Excerpt to read |
================

Can you imagine trying to feed and nourish all these little munchkins? And, by the way, Agnes likely has a bun in the oven on this Christmas Day in 1948. They would soon be adding another leaf to the table making room for my Aunt Jean followed by my Uncle Steve who have yet to arrive.

When I decided to make feeding my family well a priority a few years ago, I often found myself thinking of the generations that came before me. I thought about my grandmothers, two very smart and accomplished women who were destined to make babies (lots of them!) thanks to the opinions of the Catholic Church, and how they must have been relegated to the kitchen most of their days in order to prepare enough food to feed their ever-expanding families. I thought about my mother, running through the door after a long day at the office donning her usual pantsuit and pearls carrying a single bag of spaghetti noodles, a head of lettuce and the 5 ingredients she would need to make her famous homemade sauce to feed me, my brother and my dad.

These women, despite their own generational challenges (my mother always trying to balance work and family life and my grandmothers who, I’m certain, would’ve traded places with their husbands in a nanosecond if they had the chance), somehow made feeding their families home-cooked meals work.

After years of acting as if food didn’t matter to me, as if eating together as a family didn’t matter, I finally decided, as my mother and my grandmothers did, to just make it work.

================

Data records |

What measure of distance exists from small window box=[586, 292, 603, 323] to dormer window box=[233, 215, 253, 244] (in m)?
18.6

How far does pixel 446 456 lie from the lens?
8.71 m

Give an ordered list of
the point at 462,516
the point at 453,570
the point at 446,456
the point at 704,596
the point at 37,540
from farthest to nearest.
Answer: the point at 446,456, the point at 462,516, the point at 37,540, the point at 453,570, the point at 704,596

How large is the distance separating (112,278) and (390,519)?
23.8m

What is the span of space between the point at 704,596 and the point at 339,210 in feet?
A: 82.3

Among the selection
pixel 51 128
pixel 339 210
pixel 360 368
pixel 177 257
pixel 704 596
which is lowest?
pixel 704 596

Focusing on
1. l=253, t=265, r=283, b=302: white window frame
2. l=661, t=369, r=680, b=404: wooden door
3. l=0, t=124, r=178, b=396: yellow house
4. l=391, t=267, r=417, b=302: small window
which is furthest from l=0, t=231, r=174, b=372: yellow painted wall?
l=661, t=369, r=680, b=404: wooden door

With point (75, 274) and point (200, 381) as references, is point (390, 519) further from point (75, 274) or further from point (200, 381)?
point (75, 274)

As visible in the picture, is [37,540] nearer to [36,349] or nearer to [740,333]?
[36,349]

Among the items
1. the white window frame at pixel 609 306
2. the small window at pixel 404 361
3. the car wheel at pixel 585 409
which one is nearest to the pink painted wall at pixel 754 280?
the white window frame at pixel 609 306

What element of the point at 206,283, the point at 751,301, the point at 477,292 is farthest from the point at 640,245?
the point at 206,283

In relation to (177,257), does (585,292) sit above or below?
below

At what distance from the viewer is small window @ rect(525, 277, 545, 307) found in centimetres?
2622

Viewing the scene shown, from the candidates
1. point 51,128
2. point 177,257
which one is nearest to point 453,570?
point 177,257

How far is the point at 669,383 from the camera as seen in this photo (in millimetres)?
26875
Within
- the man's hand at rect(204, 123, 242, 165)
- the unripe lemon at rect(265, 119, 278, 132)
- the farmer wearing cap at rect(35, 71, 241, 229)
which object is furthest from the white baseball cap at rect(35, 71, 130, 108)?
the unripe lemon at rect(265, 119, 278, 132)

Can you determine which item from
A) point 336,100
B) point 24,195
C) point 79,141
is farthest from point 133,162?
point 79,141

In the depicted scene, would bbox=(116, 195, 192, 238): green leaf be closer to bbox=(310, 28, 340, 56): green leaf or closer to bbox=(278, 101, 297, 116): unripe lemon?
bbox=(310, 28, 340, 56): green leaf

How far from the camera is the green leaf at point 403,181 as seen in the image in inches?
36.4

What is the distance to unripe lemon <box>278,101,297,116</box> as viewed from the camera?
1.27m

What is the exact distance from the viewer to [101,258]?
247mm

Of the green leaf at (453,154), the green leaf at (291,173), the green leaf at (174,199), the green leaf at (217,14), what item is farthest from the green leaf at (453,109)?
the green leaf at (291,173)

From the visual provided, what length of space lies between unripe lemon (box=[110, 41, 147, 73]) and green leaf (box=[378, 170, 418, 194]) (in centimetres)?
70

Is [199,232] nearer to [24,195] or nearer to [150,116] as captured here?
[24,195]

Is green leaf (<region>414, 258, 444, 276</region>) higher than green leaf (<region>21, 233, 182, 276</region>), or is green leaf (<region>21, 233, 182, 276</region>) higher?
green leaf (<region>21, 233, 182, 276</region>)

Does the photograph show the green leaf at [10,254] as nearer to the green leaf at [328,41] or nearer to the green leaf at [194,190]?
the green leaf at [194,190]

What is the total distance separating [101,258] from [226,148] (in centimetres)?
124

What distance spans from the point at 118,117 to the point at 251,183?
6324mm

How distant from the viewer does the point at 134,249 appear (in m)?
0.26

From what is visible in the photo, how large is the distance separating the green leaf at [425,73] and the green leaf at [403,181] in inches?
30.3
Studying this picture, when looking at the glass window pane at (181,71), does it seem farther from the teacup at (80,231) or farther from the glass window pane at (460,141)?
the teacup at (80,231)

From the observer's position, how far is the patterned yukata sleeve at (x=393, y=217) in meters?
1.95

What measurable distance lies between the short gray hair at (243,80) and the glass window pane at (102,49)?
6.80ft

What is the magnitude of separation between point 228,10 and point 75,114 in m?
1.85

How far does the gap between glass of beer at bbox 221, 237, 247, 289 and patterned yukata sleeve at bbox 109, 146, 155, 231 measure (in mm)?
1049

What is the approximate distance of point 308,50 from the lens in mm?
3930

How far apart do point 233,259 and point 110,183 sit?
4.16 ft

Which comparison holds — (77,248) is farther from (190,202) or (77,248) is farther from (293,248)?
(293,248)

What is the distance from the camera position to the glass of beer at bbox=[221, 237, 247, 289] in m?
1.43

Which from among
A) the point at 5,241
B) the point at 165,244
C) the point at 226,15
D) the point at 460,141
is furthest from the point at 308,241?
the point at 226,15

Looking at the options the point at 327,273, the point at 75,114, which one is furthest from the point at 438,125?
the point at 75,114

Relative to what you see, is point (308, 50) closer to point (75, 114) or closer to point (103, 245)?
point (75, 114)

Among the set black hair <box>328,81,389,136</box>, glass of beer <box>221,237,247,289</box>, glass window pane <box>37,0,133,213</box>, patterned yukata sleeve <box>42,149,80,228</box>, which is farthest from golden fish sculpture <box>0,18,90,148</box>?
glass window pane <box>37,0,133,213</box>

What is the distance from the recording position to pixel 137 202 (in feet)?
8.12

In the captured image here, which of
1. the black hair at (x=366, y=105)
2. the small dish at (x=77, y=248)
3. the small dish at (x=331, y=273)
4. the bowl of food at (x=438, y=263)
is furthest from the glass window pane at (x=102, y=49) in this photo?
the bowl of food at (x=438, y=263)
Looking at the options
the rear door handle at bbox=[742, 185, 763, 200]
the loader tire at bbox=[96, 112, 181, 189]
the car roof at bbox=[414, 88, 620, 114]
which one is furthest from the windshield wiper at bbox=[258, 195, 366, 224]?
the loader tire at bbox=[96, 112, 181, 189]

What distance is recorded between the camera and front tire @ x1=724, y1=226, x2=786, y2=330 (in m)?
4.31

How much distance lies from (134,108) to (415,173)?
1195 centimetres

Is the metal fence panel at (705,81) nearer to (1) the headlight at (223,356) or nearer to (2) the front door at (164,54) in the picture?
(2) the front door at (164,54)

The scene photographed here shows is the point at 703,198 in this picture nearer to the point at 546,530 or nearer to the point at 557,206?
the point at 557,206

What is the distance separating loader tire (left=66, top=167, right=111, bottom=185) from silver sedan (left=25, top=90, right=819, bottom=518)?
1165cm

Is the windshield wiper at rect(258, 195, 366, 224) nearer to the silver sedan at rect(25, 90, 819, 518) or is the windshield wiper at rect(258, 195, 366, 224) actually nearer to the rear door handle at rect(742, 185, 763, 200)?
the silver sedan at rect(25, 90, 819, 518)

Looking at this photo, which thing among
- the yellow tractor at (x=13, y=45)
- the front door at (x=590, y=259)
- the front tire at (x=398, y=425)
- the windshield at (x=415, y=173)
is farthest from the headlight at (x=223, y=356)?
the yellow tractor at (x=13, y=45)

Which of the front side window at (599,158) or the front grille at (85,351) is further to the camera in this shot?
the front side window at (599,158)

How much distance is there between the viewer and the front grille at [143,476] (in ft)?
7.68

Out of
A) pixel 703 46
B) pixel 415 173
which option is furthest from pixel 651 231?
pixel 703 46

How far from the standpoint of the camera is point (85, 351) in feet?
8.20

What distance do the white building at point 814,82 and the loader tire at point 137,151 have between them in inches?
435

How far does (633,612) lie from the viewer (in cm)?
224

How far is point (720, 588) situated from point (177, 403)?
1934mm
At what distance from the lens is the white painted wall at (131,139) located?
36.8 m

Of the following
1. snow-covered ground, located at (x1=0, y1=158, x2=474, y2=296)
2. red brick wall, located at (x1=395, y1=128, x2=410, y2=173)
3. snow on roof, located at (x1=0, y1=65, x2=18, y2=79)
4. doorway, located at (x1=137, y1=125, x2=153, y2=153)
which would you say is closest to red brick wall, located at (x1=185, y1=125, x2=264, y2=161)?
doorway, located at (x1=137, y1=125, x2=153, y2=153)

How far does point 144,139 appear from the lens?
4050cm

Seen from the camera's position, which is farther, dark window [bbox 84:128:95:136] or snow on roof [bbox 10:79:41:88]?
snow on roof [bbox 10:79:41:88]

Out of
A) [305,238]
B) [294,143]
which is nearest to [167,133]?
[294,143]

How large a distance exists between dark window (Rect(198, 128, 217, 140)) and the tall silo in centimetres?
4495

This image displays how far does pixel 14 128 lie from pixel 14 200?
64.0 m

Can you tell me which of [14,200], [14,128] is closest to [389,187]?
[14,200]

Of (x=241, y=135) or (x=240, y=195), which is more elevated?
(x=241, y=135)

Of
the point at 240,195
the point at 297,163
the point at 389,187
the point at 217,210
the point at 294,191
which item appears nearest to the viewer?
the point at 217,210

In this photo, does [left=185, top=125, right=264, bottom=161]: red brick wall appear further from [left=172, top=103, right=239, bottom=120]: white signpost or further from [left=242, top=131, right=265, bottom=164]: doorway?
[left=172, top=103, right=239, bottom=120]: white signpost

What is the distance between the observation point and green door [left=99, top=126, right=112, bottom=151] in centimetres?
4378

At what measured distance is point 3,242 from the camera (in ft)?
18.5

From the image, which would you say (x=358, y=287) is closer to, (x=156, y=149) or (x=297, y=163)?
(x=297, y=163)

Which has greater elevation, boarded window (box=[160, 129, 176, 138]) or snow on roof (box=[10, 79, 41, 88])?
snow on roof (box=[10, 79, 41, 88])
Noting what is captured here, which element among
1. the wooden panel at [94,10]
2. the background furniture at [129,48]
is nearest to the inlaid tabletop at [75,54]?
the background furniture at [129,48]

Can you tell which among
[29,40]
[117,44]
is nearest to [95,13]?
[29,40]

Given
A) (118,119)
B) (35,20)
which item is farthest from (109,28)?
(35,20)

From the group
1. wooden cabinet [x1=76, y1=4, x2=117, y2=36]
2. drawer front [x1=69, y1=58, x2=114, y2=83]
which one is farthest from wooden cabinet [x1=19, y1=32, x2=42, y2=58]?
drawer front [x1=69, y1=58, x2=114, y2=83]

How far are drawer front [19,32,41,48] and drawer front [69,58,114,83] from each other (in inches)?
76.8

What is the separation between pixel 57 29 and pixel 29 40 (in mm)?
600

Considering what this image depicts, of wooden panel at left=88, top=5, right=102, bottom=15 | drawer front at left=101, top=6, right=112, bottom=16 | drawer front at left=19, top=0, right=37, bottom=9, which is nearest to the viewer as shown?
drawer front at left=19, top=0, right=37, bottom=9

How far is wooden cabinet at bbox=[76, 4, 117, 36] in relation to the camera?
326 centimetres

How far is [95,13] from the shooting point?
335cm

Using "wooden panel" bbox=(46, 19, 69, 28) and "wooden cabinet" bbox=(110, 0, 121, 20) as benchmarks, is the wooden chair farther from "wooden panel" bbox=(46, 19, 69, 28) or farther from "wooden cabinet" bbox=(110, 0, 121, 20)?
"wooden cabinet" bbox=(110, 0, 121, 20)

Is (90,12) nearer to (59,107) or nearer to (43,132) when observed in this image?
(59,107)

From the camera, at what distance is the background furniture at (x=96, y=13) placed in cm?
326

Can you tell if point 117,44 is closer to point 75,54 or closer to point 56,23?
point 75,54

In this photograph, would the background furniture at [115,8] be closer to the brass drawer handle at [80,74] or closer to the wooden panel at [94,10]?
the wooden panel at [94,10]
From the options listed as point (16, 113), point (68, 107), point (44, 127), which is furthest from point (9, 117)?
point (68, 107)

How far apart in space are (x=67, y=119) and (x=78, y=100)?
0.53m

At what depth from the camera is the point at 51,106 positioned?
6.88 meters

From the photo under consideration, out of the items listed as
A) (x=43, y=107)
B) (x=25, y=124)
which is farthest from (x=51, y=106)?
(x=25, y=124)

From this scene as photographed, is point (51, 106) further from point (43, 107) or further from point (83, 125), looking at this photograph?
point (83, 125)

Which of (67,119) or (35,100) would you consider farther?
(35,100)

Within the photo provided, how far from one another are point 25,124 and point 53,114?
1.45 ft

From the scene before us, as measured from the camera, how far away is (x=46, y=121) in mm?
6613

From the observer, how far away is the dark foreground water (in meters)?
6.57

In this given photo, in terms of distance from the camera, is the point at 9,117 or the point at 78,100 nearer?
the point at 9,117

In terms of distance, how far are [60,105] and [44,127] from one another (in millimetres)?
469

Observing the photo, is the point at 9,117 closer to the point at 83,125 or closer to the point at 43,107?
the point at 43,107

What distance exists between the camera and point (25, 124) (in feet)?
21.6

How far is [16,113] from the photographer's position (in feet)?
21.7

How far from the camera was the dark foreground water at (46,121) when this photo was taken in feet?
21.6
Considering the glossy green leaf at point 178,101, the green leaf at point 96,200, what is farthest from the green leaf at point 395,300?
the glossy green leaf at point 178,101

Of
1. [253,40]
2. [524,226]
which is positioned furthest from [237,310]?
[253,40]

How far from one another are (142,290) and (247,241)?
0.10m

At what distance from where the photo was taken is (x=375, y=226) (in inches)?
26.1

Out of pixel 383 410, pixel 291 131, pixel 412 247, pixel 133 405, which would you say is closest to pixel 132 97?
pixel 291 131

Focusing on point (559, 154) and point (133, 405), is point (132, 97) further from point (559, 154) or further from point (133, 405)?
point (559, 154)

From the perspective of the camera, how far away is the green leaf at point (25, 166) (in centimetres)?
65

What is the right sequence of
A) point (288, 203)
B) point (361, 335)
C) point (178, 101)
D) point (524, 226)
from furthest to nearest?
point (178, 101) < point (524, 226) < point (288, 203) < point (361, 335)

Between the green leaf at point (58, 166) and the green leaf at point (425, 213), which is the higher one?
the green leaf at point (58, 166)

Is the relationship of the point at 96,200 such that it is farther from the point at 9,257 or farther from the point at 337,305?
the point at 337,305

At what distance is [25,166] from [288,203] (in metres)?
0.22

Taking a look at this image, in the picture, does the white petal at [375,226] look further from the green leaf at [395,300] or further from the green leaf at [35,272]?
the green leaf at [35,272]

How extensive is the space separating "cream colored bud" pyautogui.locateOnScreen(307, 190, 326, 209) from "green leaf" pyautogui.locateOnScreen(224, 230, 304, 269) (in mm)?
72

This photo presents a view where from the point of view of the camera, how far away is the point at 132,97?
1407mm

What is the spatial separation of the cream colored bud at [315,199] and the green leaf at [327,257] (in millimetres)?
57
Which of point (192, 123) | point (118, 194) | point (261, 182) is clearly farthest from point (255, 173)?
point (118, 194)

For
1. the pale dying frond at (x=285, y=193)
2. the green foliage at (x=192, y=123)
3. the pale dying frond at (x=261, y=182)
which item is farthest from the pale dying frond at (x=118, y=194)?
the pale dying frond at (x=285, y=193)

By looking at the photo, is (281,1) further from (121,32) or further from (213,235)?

================

Problem description | Continue the essay about feeding a family home-cooked meals, starting right after its last sentence.

Result of the task |
But my challenges were different than the previous generations. I had three children who were accustom to snacking on pretzels and juice boxes whenever they felt like it. My children had become so used to the taste of hotdogs, fries, chicken nuggets, frozen pizzas and noodles that trying anything new was going to be tough, really tough. We also had an after school schedule of extra-curricular activities that made preparing food and sitting down together a complete impossibility. To top it off, my daughter had a slew of severe food allergies. Coming up with meals that were safe for her that everyone else would enjoy felt like a daunting task.

Yet I yearned for a simpler time when families sat down together and everyone ate the food that was lovingly prepared for them without complaint and they talked about their days and reminisced about the past and made plans for the future.

It has been a group effort for us. Children had to cut back on activities. My husband had to alter his work schedule to be home by 6. I had to make time to get to the store and plan ahead. But today the five of us eat a homemade dinner at a set table almost every night of the week.

Don’t get me wrong. It is far from perfect. Sometimes I have a sulky teenager who refuses to touch his food. Sometimes the kids fight. Sometimes someone has a meltdown (me).  Sometimes my attempt at cooking a new dish fails miserably and the hotdogs come out. But, for the most part, it’s pleasant. We’re spending quality time together every day and my children are finally learning how to eat.

I put together a list of tips that helped my family stay focused as we transitioned to family dinners. Maybe it will help you, too. Good luck!

Ten Tips for Successful Family Dinners

  1. Commit to eating home together as a family at least 5 days a week. This might mean cutting back on extra-curricular activities that interfere with dinnertime. If 5 days is too much at first, try 3 or even 1. Whatever you decide, commit to it and stick with it.
  2. Prepare meals that you would want to eat. What inspires you and would make you feel nourished and satisfied? If no one else enjoys it, at least you will.
  3. Share the duties. One parent does the cooking, the other does the dishes. Or the kids can do the dishes if they’re old enough.  Most kids can set the table by the time they are 6.
  4. No more short-order cooking! Do you think my grandmothers who had 13 children between them would ever make an extra meal for a picky eater? No way.
  5. Sit down at a table with no distractions. That means no tvs, phones or screens during mealtime. That goes for parents, too!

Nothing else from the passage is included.